Myrobalan (Terminalia chebula) is a common dye throughout India. It grows primarily in the foothills of the Himalayas. It is an upright tree with small oval leaves and lovely bright yellow flowers. Myrobalan is a primary component for cotton dyeing in India. Similarly, we often employ it as a mordant prior to creating brown and black on cotton fabrics. Myrobalan extract overdyed with indigo makes a beautiful teal color. Use a higher percentage of myrobalan to yield a brownish yellow. Use a lower percentage to yield a light buff color.
- 50 g of Myrobalan extract will dye approximately 500 grams (1.1 pounds) of fiber to a dark shade
From our Feedback Friday series:
I have a myrobalan question for you…
I am currently dyeing with myrobalan + an iron after bath and I am trying to figure out the refresh amount that will produce a similar green to the first bath. We have tried 50% and 75% refreshes but the yellow-ness of the myrobablan seems to be lacking, making the green a bit too gray.

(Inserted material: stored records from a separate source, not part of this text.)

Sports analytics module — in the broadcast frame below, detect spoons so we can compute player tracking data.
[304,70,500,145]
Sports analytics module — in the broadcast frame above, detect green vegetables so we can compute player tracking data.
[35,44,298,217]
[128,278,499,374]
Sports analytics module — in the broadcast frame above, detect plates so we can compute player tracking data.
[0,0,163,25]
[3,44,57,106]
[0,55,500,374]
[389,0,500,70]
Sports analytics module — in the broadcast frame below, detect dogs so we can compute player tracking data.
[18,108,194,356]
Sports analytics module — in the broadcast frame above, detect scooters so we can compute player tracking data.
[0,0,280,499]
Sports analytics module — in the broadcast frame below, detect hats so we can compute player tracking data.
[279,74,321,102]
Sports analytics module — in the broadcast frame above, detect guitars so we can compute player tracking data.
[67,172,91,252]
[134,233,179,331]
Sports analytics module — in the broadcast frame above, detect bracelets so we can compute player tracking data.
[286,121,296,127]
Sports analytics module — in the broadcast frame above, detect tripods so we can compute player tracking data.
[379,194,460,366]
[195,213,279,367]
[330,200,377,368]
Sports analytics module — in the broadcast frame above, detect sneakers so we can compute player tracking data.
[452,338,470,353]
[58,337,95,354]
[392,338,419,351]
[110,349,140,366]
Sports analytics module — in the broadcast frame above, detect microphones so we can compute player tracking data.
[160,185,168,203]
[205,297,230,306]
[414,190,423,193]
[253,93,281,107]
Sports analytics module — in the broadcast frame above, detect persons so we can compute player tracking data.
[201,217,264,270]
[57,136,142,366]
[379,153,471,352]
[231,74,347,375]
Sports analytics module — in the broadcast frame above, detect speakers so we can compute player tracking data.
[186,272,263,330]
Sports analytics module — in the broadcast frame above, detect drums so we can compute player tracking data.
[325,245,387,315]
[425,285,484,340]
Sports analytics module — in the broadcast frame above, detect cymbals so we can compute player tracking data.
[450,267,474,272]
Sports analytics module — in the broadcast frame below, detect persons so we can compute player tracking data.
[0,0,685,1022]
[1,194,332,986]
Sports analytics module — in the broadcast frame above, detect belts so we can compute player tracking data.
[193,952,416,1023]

Do you have any idea as to why that is? I am going to try a 90% refresh today but it’s not that the color isn’t dark enough – it’s that it is more muted/tan that produces a more gray/green after it’s dipped in iron. I have also tried lower the iron amount and it has not helped.
It sounds as if the yellow component of myrobalan is being consumed in the first bath, which is why you are getting a green with iron, and the tannins that remain from the first bath are overriding any additional myrobalan that you are adding. Recharging isn’t going to give you the results that you want and you will need to create a new dye bath. The other option is rather risky and that is to add a different clear yellow, but you may not be able to control the results to your satisfaction.